Results: Serum concentrations of total T4 significantly increased in the last 3 days of the study (ANOVA, P = 0.0002). However, serum total T3 progressively and significantly decreased throughout the study (ANOVA, P < 0.0001). Serum free thyroid hormone concentrations (free T3 and free T4) did not significantly change during the study. Serum rT3 (ANOVA, P < 0.0001) and TSH (ANOVA, P = 0.0009) rapidly and progressively increased throughout the study. Starting from the first 24 h, serum concentrations of T3 sulphate (T3-S) significantly and progressively increased from (mean +/- SD) 0.057 +/- 0.029 nmol/l under basal conditions to 0.089 +/- 0.036 nmol/l after 5 days of amiodarone therapy (ANOVA, P = 0.0011). Since total T3 levels progressively decreased throughout the study, the ratio of the T3-S and total T3 values progressively increased from 4.8 +/- 2.7% under basal conditions to 10.6 +/- 7.3% after 5 days of amiodarone therapy (ANOVA, repeated measures, P < 0.0001). Basal serum concentrations of sulphate metabolites of T2 (T2-S, 2.22 +/- 1.7 nmol/l) and T1 (T1-S, 1.29 +/- 0.74 nmol/l) did not significantly change throughout the study.

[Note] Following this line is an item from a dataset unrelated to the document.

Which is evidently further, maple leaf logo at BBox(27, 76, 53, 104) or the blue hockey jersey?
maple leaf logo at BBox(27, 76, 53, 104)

Conclusions: Our data indicate that a loading dose of intravenous amiodarone in patients with cardiac dysrhythmias is followed by a very rapid and progressive increase in circulating T3-S levels, possibly due to an inhibition of type 1-iodothyronine de-iodinase. Since T2-S and T1-S, common final metabolites of the thyroid hormone sulphation pathways remained unchanged, our data suggest that the total amount of thyroid hormone degraded by sulphation pathways remains unaltered during amiodarone treatment. Finally our findings are compatible with the view that sulphation represents an important pathway for T3 metabolism in vivo in man.